Hi everybody, I would like to know (if some of you has already used 1D simulation) What are the limits of a 1D simulations and the exact hypothesis made for that kind of modelisation?

I suppose my first question would be to ask what kind of 1D situation you are trying to model? The only "1D" situation that I am aware of that has been modeled using a CFD-like approach is pipe network flows. Paulin Research of Huston, Texas, has a code called BOSFluids that is used for performing steady-state and transient simulations of piping networks that consist of pumps, valves, components, etc. They have two versions of the transient code (I think the SS code is the same). One uses the method of characteristics and the other uses a CFD-like approach. Each node in the piping system is linked by 1 or more 1D elements representing the pipe segment or component between them. I have to admit that I don't know details because I never asked.

The limits of 1D simulations are in trying to characterise 2D and 3D effects. In 1D gas-dynamic simulations of engine breathing systems (my area of interest), the two main places where 2D and 3D effects come into play are instantaneous discharge coefficient estimation across sudden changes of area and momentum conservation in Y junctions. With good models for these two situations, it is possible to model the gas dynamics of an engine's breathing system with enough accuracy for performance and noise prediction.

The main simplifying assumption is that of normal, uniform flow across all boundaries. Using this assumption, mass, momentum and energy are conserved along the centre-line of each finite volume.
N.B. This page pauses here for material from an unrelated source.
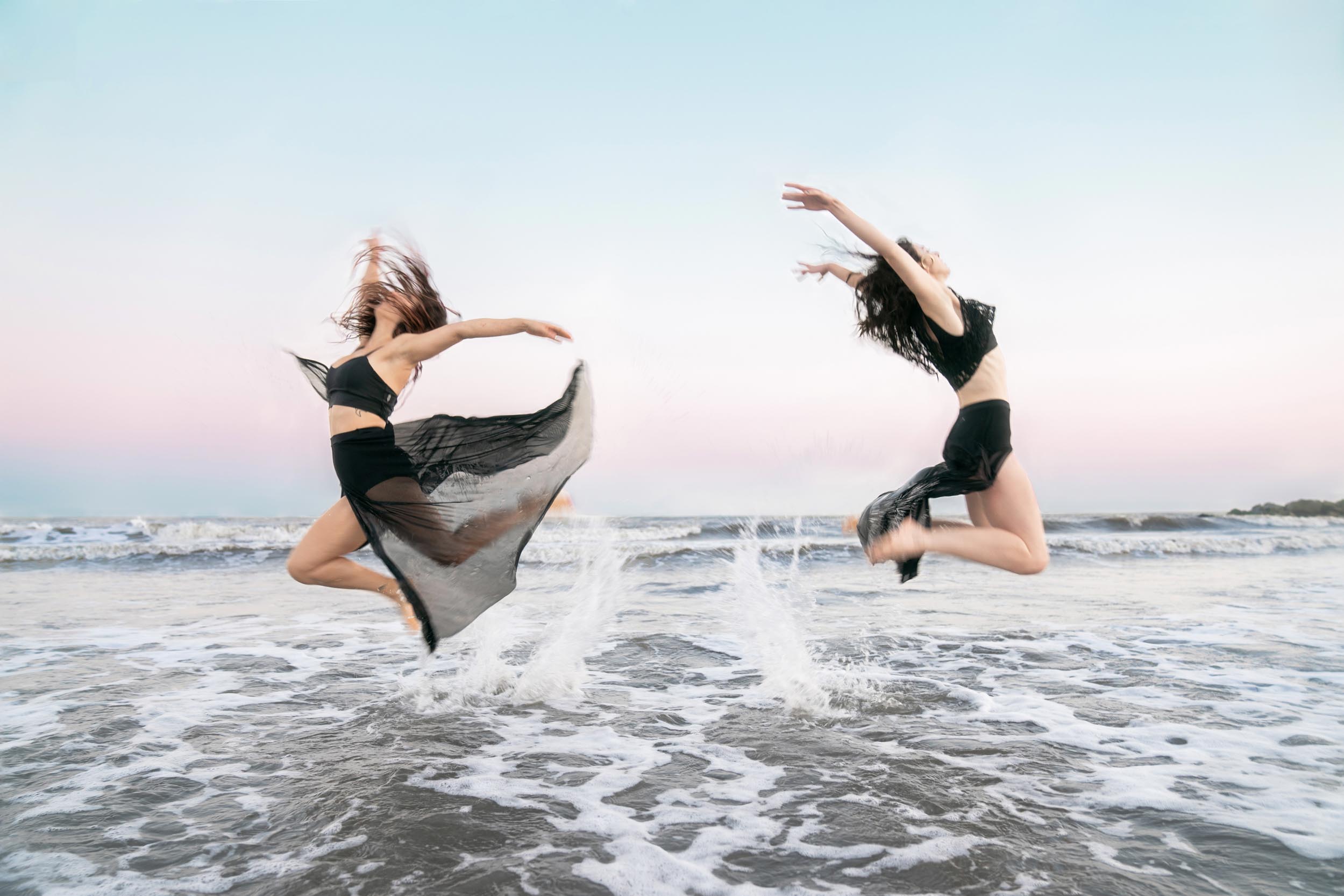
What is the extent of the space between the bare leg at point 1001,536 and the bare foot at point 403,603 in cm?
309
(1). 1-D flow is the foundation of gasdynamics. (2). Almost every gasdynamics book covers it in great details. (3). NACA 1135 report is also a standard reference for 1-D equations in gasdynamics. (4).All of the wind tunnel theories are based on the 1-D equations and solutions ,subsonic as well as supersonic. This also includes flow through rocket nozzles, shock tubes, etc. Nozzles and shock tubes are widely used in many applications. (5). In other words, 1-D transient or steady flows in gasdynamics form the foundation of both experimental and theoretical aerodynamics. (6). On the other hand, 1-D flow simulation of real world 3-D flows is normally called the "performance" analysis, where the 3-D effects along the flow path, whether it is geometric, or physical loss, are modelled in the parametric form. In the way, a purely man-made form or equation is created. (7).Nevertheless, it represents the global continuity, momentum, and energy balance of the system under investigation. This performance type 1-D simulation is vastly different from the previous basic 1-D flow equation of gasdynamics. It is a tool in the system analysis.